Nous avons beaucoup de projets. Le dénominateur commun entre ces derniers : de la prestation de services pour les avocats. L'orientation n'est pas nouvelle, mais nous souhaitons la renforcer : l'Ordre doit répondre aux besoins des avocats.

A.-P. : Oui, justement avec la nouvelle Maison de l'avocat, l'ancienne Maison va subsister. Quelle est sa particularité et quelles sont les nouveautés justement qu'elle va apporter à l'Ordre de Paris ?

O. C. : La nouvelle Maison des avocats va, tout d'abord, leur apporter la proximité avec le tribunal qui n'a pas été conçu, ni construit pour les avocats. La place de ces derniers y est, d'ailleurs, très réduite. Des confrères s'en plaignent, à juste titre. La réponse immédiate, c'est d'avoir, sur le parvis en face du tribunal, un lieu pour travailler, notamment en coworking. C'est également un lieu pour recevoir des clients, pour préparer les audiences, tout en étant un lieu de convivialité. Le premier objectif est de permettre aux avocats d'avoir de meilleures conditions de travail lorsqu'ils sont au tribunal. Le second c'est également, au niveau de l'organisation interne, de permettre à certains services de l'Ordre qui vont déménager de la place Dauphine, d'avoir de meilleures conditions de travail, en termes d'ergonomie, de modernité et d'équipement, dans un très beau bâtiment qui vient d'être livré et qui sera inauguré au mois d'avril, en fonction de l'installation des équipements.

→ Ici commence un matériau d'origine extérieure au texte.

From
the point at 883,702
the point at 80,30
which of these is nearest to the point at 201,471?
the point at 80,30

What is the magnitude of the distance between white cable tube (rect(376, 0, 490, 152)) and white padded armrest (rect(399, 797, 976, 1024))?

A.-P. : Votre action va donc associer “Tradition et modernité” selon votre formule…

O. C. : Je pense qu'il est important que nous ayons des valeurs qui se traduisent exactement dans cette formule “tradition et modernité”. La profession est porteuse de valeurs d'éthique, de dignité, de bienveillance, de qualité, de formation, de crédibilité et de déontologie. Nous avons besoin encore davantage de celles-ci dans un environnement aujourd'hui de plus en plus moderne et numérique.